息が出来ない。息の仕方がわからない。ひゅっという呼吸は上手くいってない音で。
朝、普通に起きてきたら、母がリビングにいた。誰よりも起きるのが遅いのに、私より早く。けれど、その姿はまるで生気を失った鬼婆のよう。
そう思った瞬間に目が合った。余計なことを考えるものではない。近づいて来たと思ったら髪を掴んで腹を蹴られたのだ。
簡単に飛ばされる幼子の体は壁に当たって背中が痛む。意識を取り戻しながらぼんやりと母を眺めると、母は動かない私に近づいてゆっくりと私の首筋に手をかけた。
「っ、あんたさえ、いなければ!!」
「っ、ぁ"」
強く握り締められた首がじわじわと気道を塞いでいく。母の瞳に映るのは怒り、憎しみ、嫌悪だ。全て、私に向けられている。

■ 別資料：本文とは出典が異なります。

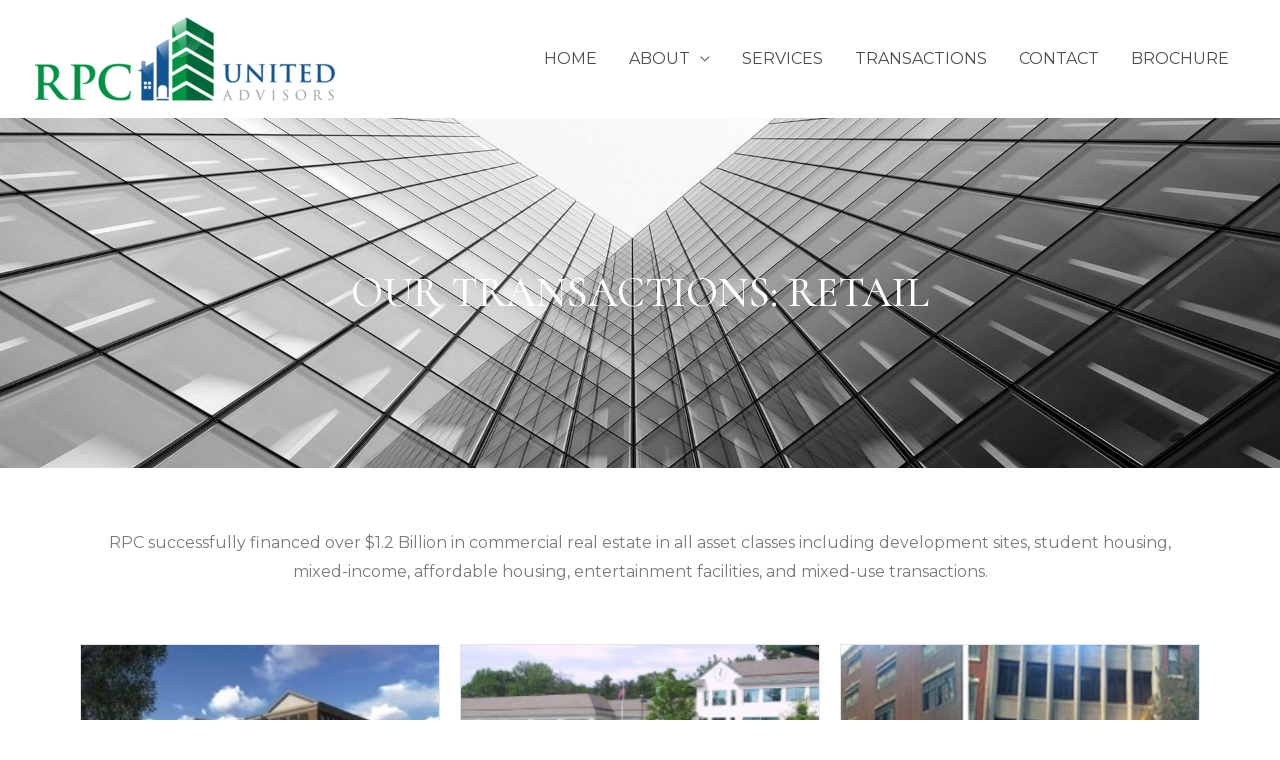

--- FILE ---
content_type: text/css
request_url: https://rpcunitedadvisors.com/wp-content/uploads/elementor/css/post-465.css?ver=1747893441
body_size: 4246
content:
.elementor-465 .elementor-element.elementor-element-150a4e0:not(.elementor-motion-effects-element-type-background), .elementor-465 .elementor-element.elementor-element-150a4e0 > .elementor-motion-effects-container > .elementor-motion-effects-layer{background-image:url("https://rpcunitedadvisors.com/wp-content/uploads/rpcua-banner-abstract-12.jpg");background-position:center center;background-size:cover;}.elementor-465 .elementor-element.elementor-element-150a4e0 > .elementor-background-overlay{background-color:transparent;background-image:linear-gradient(180deg, #145593 0%, #009444 100%);opacity:1;mix-blend-mode:multiply;transition:background 0.3s, border-radius 0.3s, opacity 0.3s;}.elementor-465 .elementor-element.elementor-element-150a4e0 > .elementor-container{min-height:350px;}.elementor-465 .elementor-element.elementor-element-150a4e0{transition:background 0.3s, border 0.3s, border-radius 0.3s, box-shadow 0.3s;}.elementor-widget-heading .elementor-heading-title{color:var( --e-global-color-primary );}.elementor-465 .elementor-element.elementor-element-aaa8eb8{text-align:center;}.elementor-465 .elementor-element.elementor-element-aaa8eb8 .elementor-heading-title{color:#FFFFFF;}.elementor-465 .elementor-element.elementor-element-0c4f8d4{padding:50px 0px 50px 0px;}.elementor-widget-text-editor{color:var( --e-global-color-text );}.elementor-widget-text-editor.elementor-drop-cap-view-stacked .elementor-drop-cap{background-color:var( --e-global-color-primary );}.elementor-widget-text-editor.elementor-drop-cap-view-framed .elementor-drop-cap, .elementor-widget-text-editor.elementor-drop-cap-view-default .elementor-drop-cap{color:var( --e-global-color-primary );border-color:var( --e-global-color-primary );}.elementor-465 .elementor-element.elementor-element-1a38c47 .eael-grid-post-holder{background-color:#fff;}.elementor-465 .elementor-element.elementor-element-1a38c47 .eael-entry-title a{color:#303133;}.elementor-465 .elementor-element.elementor-element-1a38c47 .eael-entry-title:hover, .elementor-465 .elementor-element.elementor-element-1a38c47 .eael-entry-title a:hover{color:#23527c;}.elementor-465 .elementor-element.elementor-element-1a38c47 .eael-grid-post .eael-entry-overlay{background-color:rgba(0,0,0, .75);}.elementor-465 .elementor-element.elementor-element-1a38c47 .eael-grid-post .eael-entry-overlay > i{color:#ffffff;font-size:18px;}.elementor-465 .elementor-element.elementor-element-1a38c47 .eael-grid-post .eael-entry-overlay > img{height:18px;width:18px;}.elementor-465 .elementor-element.elementor-element-1a38c47 .eael-post-elements-readmore-btn{color:#000BEC;}.elementor-widget-button .elementor-button{background-color:var( --e-global-color-accent );}.elementor-465 .elementor-element.elementor-element-1dca937 .elementor-button{background-color:var( --e-global-color-4978a5e4 );border-radius:0px 0px 0px 0px;}.elementor-465 .elementor-element.elementor-element-1dca937 .elementor-button:hover, .elementor-465 .elementor-element.elementor-element-1dca937 .elementor-button:focus{background-color:var( --e-global-color-6c5b6d1b );}.elementor-465 .elementor-element.elementor-element-1dca937 > .elementor-widget-container{margin:50px 0px 0px 0px;}@media(min-width:1025px){.elementor-465 .elementor-element.elementor-element-150a4e0:not(.elementor-motion-effects-element-type-background), .elementor-465 .elementor-element.elementor-element-150a4e0 > .elementor-motion-effects-container > .elementor-motion-effects-layer{background-attachment:fixed;}}@media(max-width:1024px){.elementor-465 .elementor-element.elementor-element-150a4e0 > .elementor-container{min-height:300px;}.elementor-465 .elementor-element.elementor-element-150a4e0:not(.elementor-motion-effects-element-type-background), .elementor-465 .elementor-element.elementor-element-150a4e0 > .elementor-motion-effects-container > .elementor-motion-effects-layer{background-position:center center;background-size:cover;}.elementor-465 .elementor-element.elementor-element-0c4f8d4{padding:50px 50px 0px 50px;}}@media(max-width:767px){.elementor-465 .elementor-element.elementor-element-150a4e0 > .elementor-container{min-height:200px;}.elementor-465 .elementor-element.elementor-element-150a4e0{margin-top:0px;margin-bottom:0px;}.elementor-465 .elementor-element.elementor-element-0c4f8d4{padding:25px 25px 25px 25px;}}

ぎちぎちと首を絞める音が耳に届く。気道を確保しなくては、このままだと死んでしまう。
嫌だ、まだ死にたくない。まだ私は生きていたい。
もがきながら母の手首に爪を立てる。爪を立てて首を横に振り、足をばたつかせた所ではたと気づいた。
なんで私は生きたいの? 別に生きる意味も無くない?
誰かに必要とされてる訳でもないし、生きたい理由も今世では見つけてない。それなら、抵抗するだけ無駄じゃないかな。
推し達を遠目で眺めるのは楽しいけど、でもそれも。
考えれば考えるほど力が抜けていく。抵抗する気力が失せていく。
前世から続く母の呪縛から逃れたい。母の手首を掴んでいた手はゆっくりと離れた。
「っ、ま……ま……」
無意識に呟いた声は母を呼んでいた。母のハッとした顔を見た直後、母の背後に人の影が見えた。
血の臭いがする。
バタッと突然倒れた母は、私に伸し掛ることはなく雑に床に放り出された。突然気道が確保されたことにより咳き込んでしまう。
咳き込みながらちらりと見上げた人影の正体は、青い瞳をした浅葱を纏うひとだった。
「……もう大丈夫だから」
私を優しく抱き寄せて落ち着かせるように軽く背筋を撫でるそのひとは血の臭いがして、それでいて優しさに包まれてる。
自分より他人の心配だなんて、お人好し。
そう思いながら意識を飛ばした。